J Arthroplasty ; 2024 Aug 08.
Artigo em Inglês | MEDLINE | ID: mdl-39121986

RESUMO

BACKGROUND: As the demand for total knee arthroplasty (TKA) escalates, 90-day readmissions have emerged as a pressing clinical and economic concern for the current value-based health care system. Consequently, health care providers have focused on estimating the risk levels of readmitted patients; however, it is unknown if specific factors are associated with different types of complications (ie, medical or orthopaedic-related) that lead to readmissions. Therefore, this study aimed to (1) determine the overall, medical-related, and orthopaedic-related 90-day readmission rate and (2) develop a predictive model for risk factors affecting overall, medical-related, and orthopaedic-related 90-day readmissions following TKA. METHODS: A prospective cohort of primary unilateral TKAs performed at a large tertiary academic center in the United States from 2016 to 2020 was included (n = 10,521 patients). Unplanned readmissions were reviewed individually to determine their primary cause, either medical or orthopaedic-related. Orthopaedic-related readmissions were specific complications affecting the joint, prosthesis, or surgical wound. Medical readmissions were due to any other cause requiring medical management. Multivariable logistic regression models were used to investigate associations between prespecified risk factors and 90-day readmissions, as well as medical and orthopaedic-related readmissions independently.

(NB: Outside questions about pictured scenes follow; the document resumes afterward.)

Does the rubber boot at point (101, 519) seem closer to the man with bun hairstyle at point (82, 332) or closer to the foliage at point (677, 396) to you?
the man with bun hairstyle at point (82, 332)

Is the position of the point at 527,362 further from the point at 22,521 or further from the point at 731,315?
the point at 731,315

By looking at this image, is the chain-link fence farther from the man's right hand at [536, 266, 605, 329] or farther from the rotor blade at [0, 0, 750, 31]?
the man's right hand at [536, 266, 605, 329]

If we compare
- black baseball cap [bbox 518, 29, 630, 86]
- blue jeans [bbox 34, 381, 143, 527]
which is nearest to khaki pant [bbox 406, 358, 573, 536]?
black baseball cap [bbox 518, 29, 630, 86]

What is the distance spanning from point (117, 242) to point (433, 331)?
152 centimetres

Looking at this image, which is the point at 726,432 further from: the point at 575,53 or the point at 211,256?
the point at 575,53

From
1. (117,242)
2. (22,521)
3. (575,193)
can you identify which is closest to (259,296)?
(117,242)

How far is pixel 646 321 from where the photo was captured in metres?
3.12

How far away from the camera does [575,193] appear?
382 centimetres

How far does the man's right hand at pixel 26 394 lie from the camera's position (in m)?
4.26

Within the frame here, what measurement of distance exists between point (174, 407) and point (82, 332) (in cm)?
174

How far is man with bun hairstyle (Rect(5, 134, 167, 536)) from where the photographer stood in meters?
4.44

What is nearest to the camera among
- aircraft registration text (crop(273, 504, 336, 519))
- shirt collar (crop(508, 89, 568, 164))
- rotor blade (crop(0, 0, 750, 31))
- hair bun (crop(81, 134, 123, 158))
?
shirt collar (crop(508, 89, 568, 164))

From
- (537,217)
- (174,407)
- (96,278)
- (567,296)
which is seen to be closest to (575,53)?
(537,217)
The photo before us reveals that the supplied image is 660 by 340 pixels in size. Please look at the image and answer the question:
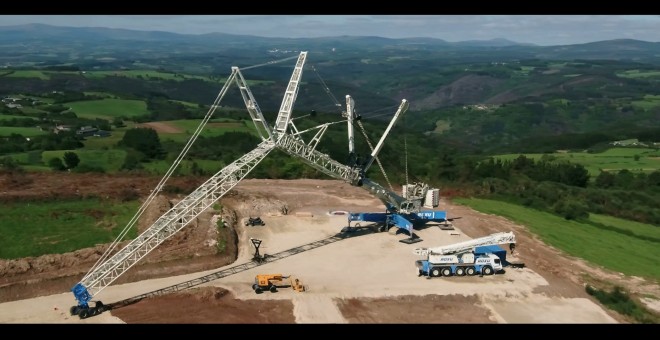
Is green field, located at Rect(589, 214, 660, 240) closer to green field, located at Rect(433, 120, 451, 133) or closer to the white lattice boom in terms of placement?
the white lattice boom

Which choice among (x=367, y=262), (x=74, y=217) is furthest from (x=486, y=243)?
(x=74, y=217)

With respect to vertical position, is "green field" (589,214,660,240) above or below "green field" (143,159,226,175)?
below

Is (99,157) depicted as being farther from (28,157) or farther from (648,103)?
(648,103)

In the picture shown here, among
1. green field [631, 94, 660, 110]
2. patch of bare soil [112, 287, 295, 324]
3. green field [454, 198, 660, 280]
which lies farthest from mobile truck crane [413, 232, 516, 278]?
green field [631, 94, 660, 110]

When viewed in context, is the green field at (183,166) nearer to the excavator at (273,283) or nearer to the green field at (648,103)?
the excavator at (273,283)

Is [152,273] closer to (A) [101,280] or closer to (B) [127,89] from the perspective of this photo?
(A) [101,280]

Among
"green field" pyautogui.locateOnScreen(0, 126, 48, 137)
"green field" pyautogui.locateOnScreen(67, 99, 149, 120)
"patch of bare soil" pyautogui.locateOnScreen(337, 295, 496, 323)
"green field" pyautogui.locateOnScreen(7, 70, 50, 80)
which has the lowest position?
"patch of bare soil" pyautogui.locateOnScreen(337, 295, 496, 323)

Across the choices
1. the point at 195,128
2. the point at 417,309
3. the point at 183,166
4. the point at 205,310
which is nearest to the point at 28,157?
the point at 183,166
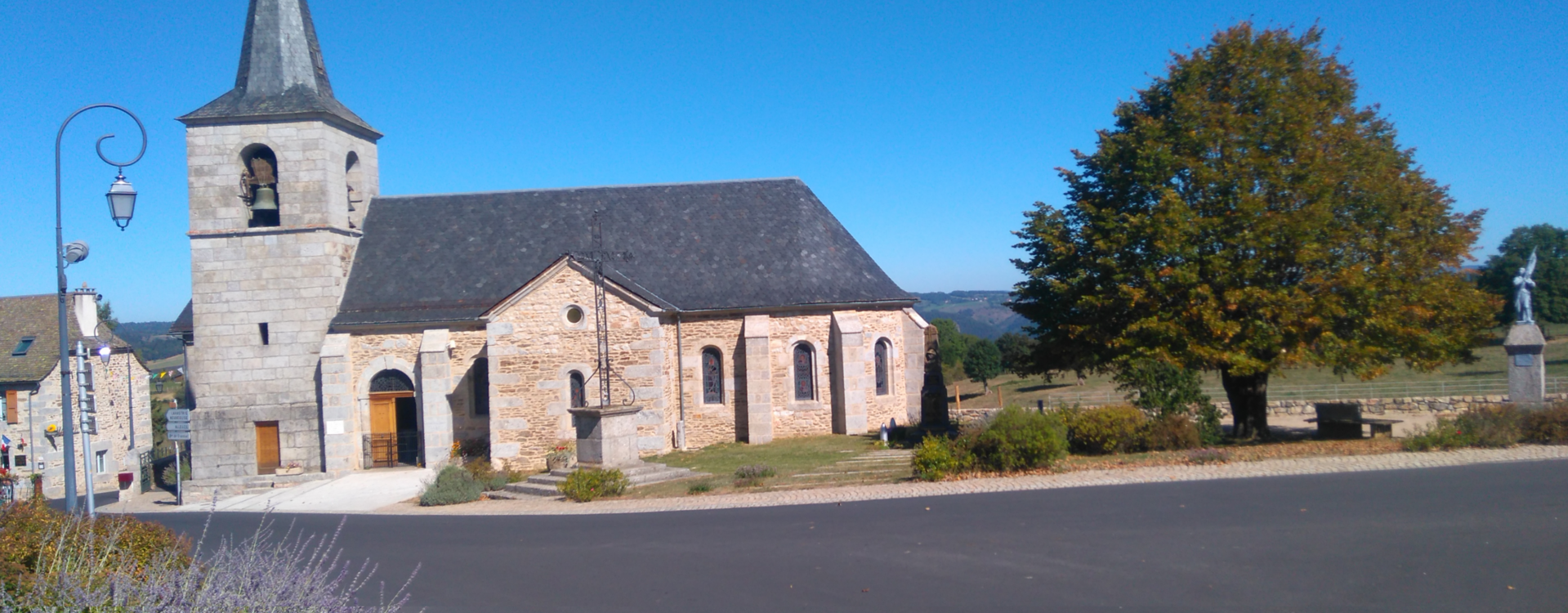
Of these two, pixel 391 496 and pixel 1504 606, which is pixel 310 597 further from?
pixel 391 496

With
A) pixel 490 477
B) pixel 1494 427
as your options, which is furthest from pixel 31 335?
pixel 1494 427

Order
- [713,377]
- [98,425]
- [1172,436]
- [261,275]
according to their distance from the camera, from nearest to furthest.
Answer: [1172,436], [261,275], [713,377], [98,425]

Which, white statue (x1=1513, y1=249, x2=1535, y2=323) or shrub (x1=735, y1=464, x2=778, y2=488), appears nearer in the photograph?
shrub (x1=735, y1=464, x2=778, y2=488)

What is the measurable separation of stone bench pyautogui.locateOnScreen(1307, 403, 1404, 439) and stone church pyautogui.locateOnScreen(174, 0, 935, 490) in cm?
917

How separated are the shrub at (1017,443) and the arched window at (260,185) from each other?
1814 cm

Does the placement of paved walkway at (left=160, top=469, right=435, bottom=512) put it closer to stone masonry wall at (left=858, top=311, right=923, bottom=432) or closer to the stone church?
the stone church

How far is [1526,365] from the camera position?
1995 centimetres

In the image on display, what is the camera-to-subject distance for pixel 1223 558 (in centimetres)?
879

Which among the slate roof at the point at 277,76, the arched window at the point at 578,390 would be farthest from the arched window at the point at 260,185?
the arched window at the point at 578,390

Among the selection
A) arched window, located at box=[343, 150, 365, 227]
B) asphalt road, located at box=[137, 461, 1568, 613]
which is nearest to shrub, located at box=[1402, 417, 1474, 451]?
asphalt road, located at box=[137, 461, 1568, 613]

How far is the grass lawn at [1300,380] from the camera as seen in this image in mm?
33906

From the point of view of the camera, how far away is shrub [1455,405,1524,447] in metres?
14.8

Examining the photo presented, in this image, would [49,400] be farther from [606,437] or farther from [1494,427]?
[1494,427]

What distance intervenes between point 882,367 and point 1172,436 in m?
9.46
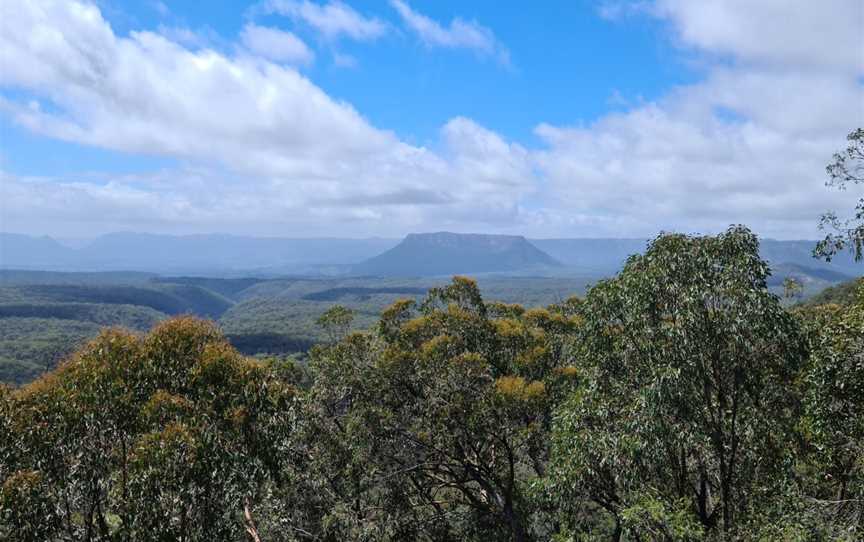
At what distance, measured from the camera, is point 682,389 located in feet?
35.6

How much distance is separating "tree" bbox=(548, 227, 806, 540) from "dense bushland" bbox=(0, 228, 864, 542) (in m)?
0.05

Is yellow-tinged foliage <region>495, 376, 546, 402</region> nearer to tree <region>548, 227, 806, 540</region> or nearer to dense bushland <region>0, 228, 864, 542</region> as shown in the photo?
dense bushland <region>0, 228, 864, 542</region>

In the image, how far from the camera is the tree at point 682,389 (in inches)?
420

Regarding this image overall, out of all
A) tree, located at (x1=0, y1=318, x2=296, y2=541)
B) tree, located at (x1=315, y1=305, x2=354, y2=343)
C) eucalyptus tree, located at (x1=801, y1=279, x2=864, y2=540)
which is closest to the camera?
tree, located at (x1=0, y1=318, x2=296, y2=541)

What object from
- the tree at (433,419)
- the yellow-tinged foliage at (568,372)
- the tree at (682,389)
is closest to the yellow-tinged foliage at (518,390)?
the tree at (433,419)

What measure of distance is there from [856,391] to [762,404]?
175 cm

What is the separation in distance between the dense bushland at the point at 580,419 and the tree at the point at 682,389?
0.15 ft

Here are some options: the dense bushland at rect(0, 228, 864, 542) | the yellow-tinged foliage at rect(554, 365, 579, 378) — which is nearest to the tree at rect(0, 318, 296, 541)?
the dense bushland at rect(0, 228, 864, 542)

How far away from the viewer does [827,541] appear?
921 centimetres

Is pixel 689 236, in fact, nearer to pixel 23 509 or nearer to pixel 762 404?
pixel 762 404

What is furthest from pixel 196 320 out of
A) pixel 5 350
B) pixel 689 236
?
pixel 5 350

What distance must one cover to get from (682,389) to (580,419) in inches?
93.5

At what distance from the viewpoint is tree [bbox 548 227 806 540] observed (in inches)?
420

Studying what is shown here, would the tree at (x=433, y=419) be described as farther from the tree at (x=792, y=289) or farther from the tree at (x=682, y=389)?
the tree at (x=792, y=289)
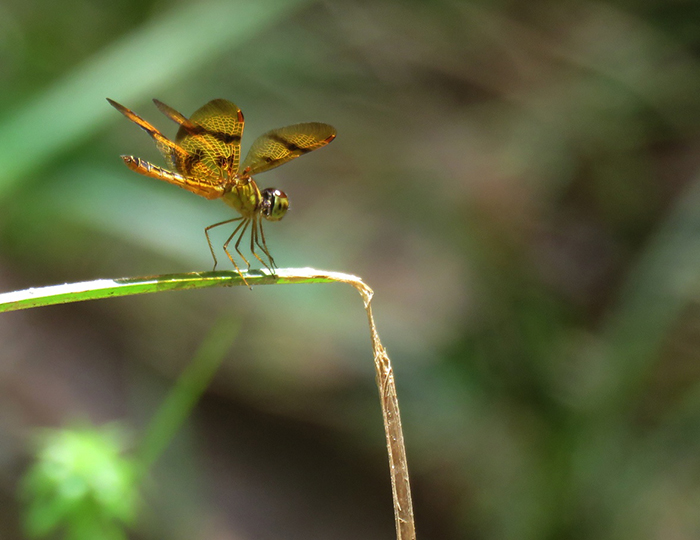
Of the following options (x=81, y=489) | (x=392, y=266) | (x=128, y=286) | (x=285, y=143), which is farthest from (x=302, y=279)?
(x=392, y=266)

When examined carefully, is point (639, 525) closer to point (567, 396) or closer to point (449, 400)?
point (567, 396)

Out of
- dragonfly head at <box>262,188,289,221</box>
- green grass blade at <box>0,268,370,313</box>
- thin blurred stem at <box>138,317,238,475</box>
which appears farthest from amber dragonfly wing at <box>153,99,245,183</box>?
green grass blade at <box>0,268,370,313</box>

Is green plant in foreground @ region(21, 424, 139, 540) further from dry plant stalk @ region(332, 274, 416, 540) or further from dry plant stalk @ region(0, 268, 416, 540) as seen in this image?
dry plant stalk @ region(332, 274, 416, 540)

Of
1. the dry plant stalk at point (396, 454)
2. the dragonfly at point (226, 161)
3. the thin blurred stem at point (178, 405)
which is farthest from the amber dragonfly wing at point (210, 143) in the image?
the dry plant stalk at point (396, 454)

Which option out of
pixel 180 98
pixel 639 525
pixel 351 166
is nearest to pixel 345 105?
pixel 351 166

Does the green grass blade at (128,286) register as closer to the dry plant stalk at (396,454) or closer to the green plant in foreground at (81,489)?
the dry plant stalk at (396,454)

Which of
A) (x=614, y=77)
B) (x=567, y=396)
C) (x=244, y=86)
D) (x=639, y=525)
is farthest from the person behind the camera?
(x=244, y=86)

RESULTS: Overall, the rate of 90-day readmissions was 6.7% (n = 704). Over 82% of these readmissions were due to medical-related causes (n = 580), with the remaining 18% being orthopaedic-related (n = 124) readmissions. The area under the curve for the 90-day readmission model was 0.68 (95% confidence interval: 0.67 to 0.70). Sex, smoking, length of stay, and discharge disposition were associated with orthopaedic readmission, while age, sex, race, the Charlson Comorbidity Index, insurance, surgery day, opioid overdose risk score, length of stay, and discharge disposition were associated with medical-related 90-day readmissions. CONCLUSIONS: Medical-related readmissions after TKA are more prevalent than orthopaedic-related readmissions. Through successfully constructing and validating multiple 90-day readmission predictive models, we highlight the distinct risk profiles for medical and orthopaedic-related readmissions. This emphasizes the necessity for nuanced, patient-specific risk stratification and preventive measures.